** START Material shown **

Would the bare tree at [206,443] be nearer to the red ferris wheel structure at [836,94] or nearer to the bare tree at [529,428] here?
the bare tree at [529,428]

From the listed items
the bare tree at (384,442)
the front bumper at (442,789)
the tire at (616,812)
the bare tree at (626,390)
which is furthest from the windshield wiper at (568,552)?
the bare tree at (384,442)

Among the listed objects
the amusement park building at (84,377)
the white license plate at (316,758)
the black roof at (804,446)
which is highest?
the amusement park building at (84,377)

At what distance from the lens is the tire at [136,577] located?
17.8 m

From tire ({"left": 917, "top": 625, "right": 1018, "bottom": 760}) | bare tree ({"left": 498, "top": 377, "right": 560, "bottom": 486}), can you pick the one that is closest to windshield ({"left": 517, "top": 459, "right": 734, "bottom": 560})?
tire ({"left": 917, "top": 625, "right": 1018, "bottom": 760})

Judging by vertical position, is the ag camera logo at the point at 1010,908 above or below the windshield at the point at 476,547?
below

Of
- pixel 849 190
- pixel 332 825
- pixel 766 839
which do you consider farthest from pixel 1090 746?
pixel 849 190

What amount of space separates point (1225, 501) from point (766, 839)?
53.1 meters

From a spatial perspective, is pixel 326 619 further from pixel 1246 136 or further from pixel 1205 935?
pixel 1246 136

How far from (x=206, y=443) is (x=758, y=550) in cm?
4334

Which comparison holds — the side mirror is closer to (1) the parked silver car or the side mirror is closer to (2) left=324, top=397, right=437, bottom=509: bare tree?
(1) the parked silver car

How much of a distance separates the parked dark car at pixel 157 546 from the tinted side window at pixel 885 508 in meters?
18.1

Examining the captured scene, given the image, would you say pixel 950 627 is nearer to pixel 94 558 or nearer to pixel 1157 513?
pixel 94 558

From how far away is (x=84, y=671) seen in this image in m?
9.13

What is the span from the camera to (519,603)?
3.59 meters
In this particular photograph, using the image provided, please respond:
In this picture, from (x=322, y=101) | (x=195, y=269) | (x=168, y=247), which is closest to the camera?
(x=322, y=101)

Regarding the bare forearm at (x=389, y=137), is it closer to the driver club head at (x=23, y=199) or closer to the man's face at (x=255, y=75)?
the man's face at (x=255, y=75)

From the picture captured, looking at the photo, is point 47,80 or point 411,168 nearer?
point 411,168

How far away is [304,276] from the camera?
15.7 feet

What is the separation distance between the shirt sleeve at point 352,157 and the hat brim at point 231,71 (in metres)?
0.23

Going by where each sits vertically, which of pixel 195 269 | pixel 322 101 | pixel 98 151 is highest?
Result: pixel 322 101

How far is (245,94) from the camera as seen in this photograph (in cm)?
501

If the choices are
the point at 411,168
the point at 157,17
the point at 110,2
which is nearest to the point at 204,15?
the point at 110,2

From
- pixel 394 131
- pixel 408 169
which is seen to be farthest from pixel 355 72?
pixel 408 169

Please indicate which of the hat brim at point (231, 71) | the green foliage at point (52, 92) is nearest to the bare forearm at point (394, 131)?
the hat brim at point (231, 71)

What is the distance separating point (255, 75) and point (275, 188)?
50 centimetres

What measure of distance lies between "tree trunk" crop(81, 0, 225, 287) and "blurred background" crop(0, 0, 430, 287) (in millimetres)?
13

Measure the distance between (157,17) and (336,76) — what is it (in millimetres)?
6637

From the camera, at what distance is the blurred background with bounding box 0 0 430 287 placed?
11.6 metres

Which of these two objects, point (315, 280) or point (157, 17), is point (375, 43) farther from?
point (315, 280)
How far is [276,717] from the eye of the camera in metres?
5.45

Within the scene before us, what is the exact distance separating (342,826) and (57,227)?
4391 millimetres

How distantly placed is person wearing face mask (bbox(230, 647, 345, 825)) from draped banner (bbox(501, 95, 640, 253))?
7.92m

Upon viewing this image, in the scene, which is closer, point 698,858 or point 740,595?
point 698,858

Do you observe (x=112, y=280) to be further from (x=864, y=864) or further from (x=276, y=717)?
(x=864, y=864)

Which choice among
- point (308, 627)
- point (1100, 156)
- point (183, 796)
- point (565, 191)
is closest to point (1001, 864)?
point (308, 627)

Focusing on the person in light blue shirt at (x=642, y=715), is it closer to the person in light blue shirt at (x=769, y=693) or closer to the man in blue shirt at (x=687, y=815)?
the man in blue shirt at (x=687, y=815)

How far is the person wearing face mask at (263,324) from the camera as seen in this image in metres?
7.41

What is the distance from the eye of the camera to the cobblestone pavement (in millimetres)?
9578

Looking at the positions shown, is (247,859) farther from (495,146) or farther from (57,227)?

** END Material shown **

▶ **Exercise directions**
Copy exactly, word for word, the line with "Which choice among" through the final line of the listing.

▶ **Task solution**
Which choice among
- point (308, 627)
- point (1100, 156)
- point (183, 796)
- point (565, 191)
is closest to point (1001, 864)?
point (308, 627)

Focusing on the person in light blue shirt at (x=642, y=715), is it closer to the person in light blue shirt at (x=769, y=693) or closer to the man in blue shirt at (x=687, y=815)?
the man in blue shirt at (x=687, y=815)

How far is the person wearing face mask at (263,324) from the camera as seen in this image in metres?
7.41

What is the distance from the eye of the camera to the cobblestone pavement (in millimetres)?
9578

Looking at the positions shown, is (247,859) farther from (495,146) or farther from (57,227)?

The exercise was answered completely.